I'm quite new to Taylor series and I have some questions.
Given a function $f$, can it be approximated with Taylor polynomials ($n$-degree) iff $f$ is $n$ times differentiable. Right? Or should I think about the interval convergence of Taylor series?
As the $n$ gets bigger, I can approximate further than the expansion point $x_0$, right?
On
Given a function $f$, can it be approximated with Taylor polynomials ($n$-degree) iff $f$ is $n$ times differentiable.
No, a function can be infinitely differentiable, but the Taylor series can still fail to converge to it, meaning that the $n$th Taylor series can fail to be a good approximation.
The textbook example of this phenomenon is $$f(x)=\begin{cases}e^{-\frac{1}{x^2}} & x>0\\0 & x \leq 0\end{cases}.$$ At $x=0$ all its derivatives are $0$, but it is not the zero function. Notice that the part of the function defined on the positive real line would have a singularity (division by $0$ error) at $x=0$. That is important.
As the $n$ gets bigger, I can approximate further than the expansion point $x_0$, right?
Higher order Taylor approximations are indeed better approximations, as long as you are within the radius of convergence for a well-behaved function. For example the Taylor series for $f(x) = \frac{1}{1-x}$ is $1+x+x^2+\dotsb$. Its radius of convergence is $|x|<1.$ As long as you are considering $x$ values in this range, then higher order Taylor polynomials give better approximations, farther away from $0$.
But once you go past $x=1$, the Taylor series fails to converge, and the Taylor polynomials fail to approximate the function. Notice that the function has a pole at $x=1.$
If a function has a pole, this will typically spoil the nice convergence properties of the Taylor series of the function.
On
A standard counter-example is $f(x)= e^{-1/x^2}$, f(0)= 0. It is easy to see that this function is infinitely differentiable, the nth derivative of f is $e^{-1/x^2}$ times a polynomials and that all derivatives are 0 at x= 0. That is, the MacLaurin series, the Taylor series at x= 0, is identically 0 although f is 0 only at x= 0. A function that has a Taylor's series at a point, and that is equal to its Taylor's series in some neighborhood of a point is called "analytic" at that point. Obviously, if a function is "analytic" at a point, it is infinitely differentiable there but infinitely differentiable does NOT imply analytic.
On
In general Taylor’s theorem comes in a few different phrasings but in general it looks like this:
Given some function $f$ which is $n$ times differentiable at [or on a open set containing] $x$, we have: $$f(x+t) = f(x) + \cdots + \frac{f^{(n-1)}(x)t^{n-1}}{(n-1)!} + R_n(x,t)$$ where the error $R_n(x,t)$ is ...

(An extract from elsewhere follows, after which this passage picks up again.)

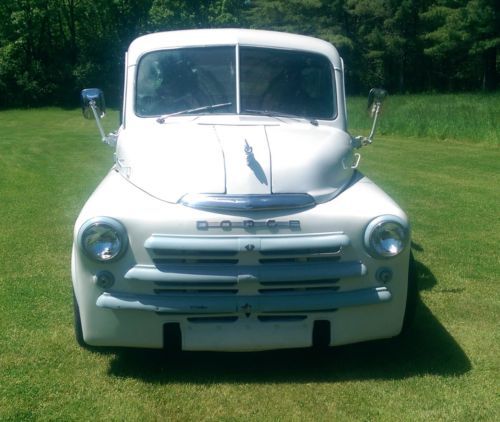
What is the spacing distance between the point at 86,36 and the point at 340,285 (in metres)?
46.2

Different phrasings may give different bounds on the error but as you have seen there are pathological cases where the error does not go to zero as $n\to\infty$. There is a theorem which says that any power series [potentially including negative powers] has a radius [resp. annulus (ring)] of convergence in the complex plane but just because the Taylor series converges to some value, it does not mean that the series converges to the correct value.
One phrasing of the theorem gives $R_n(x,t)=\frac{t^n}{n!}f^{(n)}(\xi)$ for some $\xi\in(x,x+t)$ which depends on $n,x,t.$ This implies that if one can bound all the derivatives of $f$ within some region as one may do with most functions, then the Taylor series must converge to the correct values.
A corollary to the fundamental theorem of applied maths (that “if it looks right then it is”) is that all Taylor series in the real world converge to the right values.
The answer to both questions is negative. A classical example is this one: considere the function $f\colon\mathbb{R}\longrightarrow\mathbb R$ defined by$$f(x)=\begin{cases}e^{-1/x^2}&\text{ if }x\neq0\\0&\text{ otherwise.}\end{cases}$$It can be proved that $f$ is $n$ times differentiable, for any natural $n$. And it can also be proved that $(\forall n\in\mathbb{N}):f^{(n)}(0)=0$. Therefore, the $n$th Taylor polyonomial of $f$ at $0$ is the null polynomial. So, it is clear that the Taylor polynomials don't get more and more close to $f(x)$ (for any $x\neq0$) as $n\to\infty$.